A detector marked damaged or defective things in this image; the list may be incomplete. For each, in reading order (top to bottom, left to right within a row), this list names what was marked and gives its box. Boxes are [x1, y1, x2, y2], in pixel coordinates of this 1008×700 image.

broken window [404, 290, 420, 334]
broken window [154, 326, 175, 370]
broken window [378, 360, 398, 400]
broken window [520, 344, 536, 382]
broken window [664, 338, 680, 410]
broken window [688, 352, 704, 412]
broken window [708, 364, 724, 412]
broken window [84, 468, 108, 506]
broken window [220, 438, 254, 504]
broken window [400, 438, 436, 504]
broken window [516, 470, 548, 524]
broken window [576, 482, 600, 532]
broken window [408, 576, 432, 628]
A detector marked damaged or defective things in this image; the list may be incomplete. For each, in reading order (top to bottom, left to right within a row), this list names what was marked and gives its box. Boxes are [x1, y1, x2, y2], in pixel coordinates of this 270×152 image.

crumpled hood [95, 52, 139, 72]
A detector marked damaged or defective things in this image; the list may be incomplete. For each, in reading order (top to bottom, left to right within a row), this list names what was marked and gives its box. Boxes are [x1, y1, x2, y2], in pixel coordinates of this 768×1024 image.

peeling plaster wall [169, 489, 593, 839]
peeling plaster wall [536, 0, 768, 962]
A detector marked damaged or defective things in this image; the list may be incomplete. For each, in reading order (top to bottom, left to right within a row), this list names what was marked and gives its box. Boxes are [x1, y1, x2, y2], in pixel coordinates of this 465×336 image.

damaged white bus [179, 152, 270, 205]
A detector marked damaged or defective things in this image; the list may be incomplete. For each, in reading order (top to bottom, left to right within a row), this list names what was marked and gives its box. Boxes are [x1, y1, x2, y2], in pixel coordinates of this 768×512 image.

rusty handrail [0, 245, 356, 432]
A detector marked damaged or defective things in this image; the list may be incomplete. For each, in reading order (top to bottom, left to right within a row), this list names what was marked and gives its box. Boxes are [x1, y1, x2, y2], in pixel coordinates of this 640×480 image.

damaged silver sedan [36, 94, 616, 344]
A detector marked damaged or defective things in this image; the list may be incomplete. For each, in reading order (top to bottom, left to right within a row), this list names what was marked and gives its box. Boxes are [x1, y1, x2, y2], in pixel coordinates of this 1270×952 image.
☆ ☆ ☆
— EXERCISE BRIEF —
Go through the listing and print each line exactly as it appears.

— SOLUTION FOR THIS EXERCISE —
A detector marked damaged or defective things in this image; the list may be incomplete. For each, in reading order (top to bottom, left to right within a row), this list names what was marked and gives its box. Boxes are [x1, y1, x2, y2], in pixel coordinates of this 1008×700 image.

broken window [404, 290, 420, 334]
broken window [154, 326, 175, 370]
broken window [378, 360, 398, 400]
broken window [520, 344, 536, 382]
broken window [664, 338, 680, 410]
broken window [688, 352, 704, 412]
broken window [708, 364, 724, 412]
broken window [84, 468, 108, 506]
broken window [220, 438, 254, 504]
broken window [400, 438, 436, 504]
broken window [516, 470, 548, 524]
broken window [576, 482, 600, 532]
broken window [408, 576, 432, 628]
A detector marked damaged or defective things in this image; the list may be incomplete. For each, in reading order (top to bottom, left to right within a row), this list names what was marked and gives its box. Boxes are [x1, y1, x2, y2], in pixel coordinates of this 270×152 image.

crumpled hood [95, 52, 139, 72]
A detector marked damaged or defective things in this image; the list may be incomplete. For each, in reading order (top to bottom, left to right within a row), this list names what was marked and gives its box. Boxes are [x1, y1, x2, y2], in pixel coordinates of this 768×1024 image.

peeling plaster wall [169, 489, 593, 839]
peeling plaster wall [536, 0, 768, 962]
A detector marked damaged or defective things in this image; the list may be incomplete. For each, in reading order (top to bottom, left to right within a row), this list names what was marked and gives its box. Boxes are [x1, y1, x2, y2], in pixel coordinates of this 465×336 image.

damaged white bus [179, 152, 270, 205]
A detector marked damaged or defective things in this image; the list may be incomplete. For each, in reading order (top to bottom, left to right within a row), this list names what was marked and gives its box. Boxes are [x1, y1, x2, y2], in pixel coordinates of this 768×512 image.

rusty handrail [0, 245, 356, 432]
A detector marked damaged or defective things in this image; the list may be incomplete. For each, in reading order (top to bottom, left to right within a row), this list names what was marked and gives its box. Boxes are [x1, y1, x2, y2], in pixel coordinates of this 640×480 image.

damaged silver sedan [36, 94, 616, 344]
A detector marked damaged or defective things in this image; the list may be incomplete. For each, in reading order (top to bottom, left to right within a row), this list names what was marked and gives its box. Boxes are [x1, y1, x2, y2], in pixel coordinates of this 1270×952 image.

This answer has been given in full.